**Directions for this task**:
As the answer, set down the lines below from the one containing "Sciarpe di primavera" through the one containing "Parineeti Chopra seen", exactly and inclusively, and no others.

**Exercise data**:

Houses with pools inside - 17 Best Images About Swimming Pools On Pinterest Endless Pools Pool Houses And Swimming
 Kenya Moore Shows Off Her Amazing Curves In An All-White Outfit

--

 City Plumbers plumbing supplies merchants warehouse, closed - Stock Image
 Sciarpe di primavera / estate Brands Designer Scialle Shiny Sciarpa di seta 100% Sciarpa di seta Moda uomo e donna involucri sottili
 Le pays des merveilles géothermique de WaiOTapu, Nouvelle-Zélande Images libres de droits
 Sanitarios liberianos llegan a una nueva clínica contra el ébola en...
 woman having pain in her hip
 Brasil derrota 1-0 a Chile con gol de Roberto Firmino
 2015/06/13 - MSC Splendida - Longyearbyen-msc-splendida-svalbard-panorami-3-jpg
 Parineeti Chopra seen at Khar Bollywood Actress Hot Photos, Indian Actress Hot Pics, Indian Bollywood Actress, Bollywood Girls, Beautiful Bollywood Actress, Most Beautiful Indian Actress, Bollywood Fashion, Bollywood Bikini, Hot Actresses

**Response for this exercise**:
 Sciarpe di primavera / estate Brands Designer Scialle Shiny Sciarpa di seta 100% Sciarpa di seta Moda uomo e donna involucri sottili
 Le pays des merveilles géothermique de WaiOTapu, Nouvelle-Zélande Images libres de droits
 Sanitarios liberianos llegan a una nueva clínica contra el ébola en...
 woman having pain in her hip
 Brasil derrota 1-0 a Chile con gol de Roberto Firmino
 2015/06/13 - MSC Splendida - Longyearbyen-msc-splendida-svalbard-panorami-3-jpg
 Parineeti Chopra seen at Khar Bollywood Actress Hot Photos, Indian Actress Hot Pics, Indian Bollywood Actress, Bollywood Girls, Beautiful Bollywood Actress, Most Beautiful Indian Actress, Bollywood Fashion, Bollywood Bikini, Hot Actresses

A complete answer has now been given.